▶ _Set task 1_: From the records below, gather every line that contains the word "furthest" and copy each of those lines.

▶ _Source excerpt_:
- - - -
Tags and Tagging

Contents:

Current state of tagging

See Examples of Current Metadatas.

New tags

Asset Type

Type tag - what kind of data is represented on this page. Types: event, news, faculty, school.
There should be a type for every different kind of page there may be. This is partially useful for filtering search results (although this may be better utilised by restricting the results by url matching). However, I see this as being more useful for formatting search results.
For instance, if we know that a result is for a faculty, we could apply it's styling to the heading. If it is for an event, we could include the start/end date in the search result, etc.

  • Types: VIC.event, VIC.news, VIC.faculty, VIC.school, VIC.course, VIC.general (default)

New tags for specific assets

Note: Topic and Keywords metadata are expected to be carried accross to all asset types.

News

Title

Use existing DC.title

Date created

Use existing DCTERMS.issued

Description

Use existing description - TODO: @andrew to look into getting this renamed or remapped to VIC.description

News Category

E.g. whether it is a media release etc. Use existing VIC.NewsCategory

Audience

Whether it is for public or staff. Use existing VIC.Audience. TODO @andrew to investigate whether VIC.Restrictions would be better

Author

Person who created the news. There is already a DC.creator, however this seems to be nearly always "Victoria University of Wellington"

Also, would be worth implementing Google Rich Snippets for Articles

Events

Title

Currently there is either twitter:title or v:summary which seem to hold the title. Would be better to get this as VIC.title

StartDate

use existing v:startDate

EndDate

use existing v:endDate

Event Type

use existing v:eventType

Description

Currently there is description, twitter:description or v:description. Would be better to get this as VIC.description

Location

use existing v:location

Could VIC.EventOrganiser be replaced with a Faculty/School/Organisation metadata tag?

Also, not quite metadata, but we should look at implementing Google rich snippets for events

Staff

Most metadata we need is already in place. We can't really do any more on this until we know what solutions are being formed for new Staff Profiles hosting.

Course

Beautiful Metadata already in place. Can't think of any issues apart from:

  1. Can we merge the existing course 'school' and 'faculty' with the new school/faculty/organisation metatags?
  2. They currently have no prefix, would it be worthwhile to change them to VIC.description, VIC.year etc?

Faculty/School/Organisation

Title

Self Explanatory

Description

Self Explanatory

Color

Colored style associated with the school?

Image

Self Explanatory

Main Contact Details

Self Explanatory

Address

Self Explanatory

Keywords proposal

Keywords currently do not have a great solution. Ideally we wanted a system whereby the user could select from existing keywords, while still maintaining the freedom to create new keywords where necessary. This seems to be outside of the abilities currently provided by Squiz. Here are some other potential solutions:

1: Have the keyword field be a free text box

When entering metadata, the user has a free text box where they can enter any text they like as their keywords.
- - - -
▶ _Set task 2_: Revise the part of the tagging page starting with "Could VIC.EventOrganiser be" and going on through "new school/faculty/organisation metatags?", replacing "Beautiful" with "Useful".
- - - -
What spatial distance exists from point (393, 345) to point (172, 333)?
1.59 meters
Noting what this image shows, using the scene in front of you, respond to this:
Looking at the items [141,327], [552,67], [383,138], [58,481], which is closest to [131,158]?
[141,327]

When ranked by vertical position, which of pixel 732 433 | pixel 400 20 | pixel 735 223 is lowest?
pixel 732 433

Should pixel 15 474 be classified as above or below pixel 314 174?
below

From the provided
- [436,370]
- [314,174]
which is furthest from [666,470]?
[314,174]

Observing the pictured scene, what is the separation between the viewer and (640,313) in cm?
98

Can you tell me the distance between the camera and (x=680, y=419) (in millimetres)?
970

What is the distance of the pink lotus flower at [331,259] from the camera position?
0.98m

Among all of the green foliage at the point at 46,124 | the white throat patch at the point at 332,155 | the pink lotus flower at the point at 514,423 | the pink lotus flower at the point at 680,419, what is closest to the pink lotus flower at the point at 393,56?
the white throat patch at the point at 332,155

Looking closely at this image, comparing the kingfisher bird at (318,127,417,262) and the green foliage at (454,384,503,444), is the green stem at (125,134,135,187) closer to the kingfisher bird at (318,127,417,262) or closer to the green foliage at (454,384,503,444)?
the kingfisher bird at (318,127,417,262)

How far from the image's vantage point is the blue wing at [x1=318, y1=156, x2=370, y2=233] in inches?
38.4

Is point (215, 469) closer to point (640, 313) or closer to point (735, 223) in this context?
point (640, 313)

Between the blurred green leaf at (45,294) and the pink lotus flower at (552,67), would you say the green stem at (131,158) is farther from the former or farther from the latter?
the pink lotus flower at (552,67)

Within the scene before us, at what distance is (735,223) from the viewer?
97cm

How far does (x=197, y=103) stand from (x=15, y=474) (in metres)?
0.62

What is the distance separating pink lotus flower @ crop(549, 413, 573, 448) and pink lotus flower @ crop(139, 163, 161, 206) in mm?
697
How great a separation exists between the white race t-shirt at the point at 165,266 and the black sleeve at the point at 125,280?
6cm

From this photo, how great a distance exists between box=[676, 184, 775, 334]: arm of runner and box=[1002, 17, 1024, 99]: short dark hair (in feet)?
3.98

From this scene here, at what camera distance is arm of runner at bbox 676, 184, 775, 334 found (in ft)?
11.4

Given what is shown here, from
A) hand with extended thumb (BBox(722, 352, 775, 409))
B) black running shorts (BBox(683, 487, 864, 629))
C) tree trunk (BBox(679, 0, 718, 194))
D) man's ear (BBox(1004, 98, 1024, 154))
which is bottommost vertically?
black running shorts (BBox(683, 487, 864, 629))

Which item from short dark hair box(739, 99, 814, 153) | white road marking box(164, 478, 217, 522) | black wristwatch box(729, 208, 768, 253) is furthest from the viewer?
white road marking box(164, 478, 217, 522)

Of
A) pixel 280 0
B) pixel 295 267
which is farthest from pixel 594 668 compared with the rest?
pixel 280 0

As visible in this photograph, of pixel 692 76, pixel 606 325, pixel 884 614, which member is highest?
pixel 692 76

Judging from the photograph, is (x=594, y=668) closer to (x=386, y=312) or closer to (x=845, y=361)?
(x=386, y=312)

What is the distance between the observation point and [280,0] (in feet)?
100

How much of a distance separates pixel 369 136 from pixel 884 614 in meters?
- - - -
▶ _Exercise solution 1_:
which is furthest from [666,470]?
Which item from short dark hair box(739, 99, 814, 153) | white road marking box(164, 478, 217, 522) | black wristwatch box(729, 208, 768, 253) is furthest from the viewer?

▶ _Exercise solution 2_:
Could VIC.EventOrganiser be replaced with a Faculty/School/Organisation metadata tag?

Also, not quite metadata, but we should look at implementing Google rich snippets for events

Staff

Most metadata we need is already in place. We can't really do any more on this until we know what solutions are being formed for new Staff Profiles hosting.

Course

Useful Metadata already in place. Can't think of any issues apart from:

  1. Can we merge the existing course 'school' and 'faculty' with the new school/faculty/organisation metatags?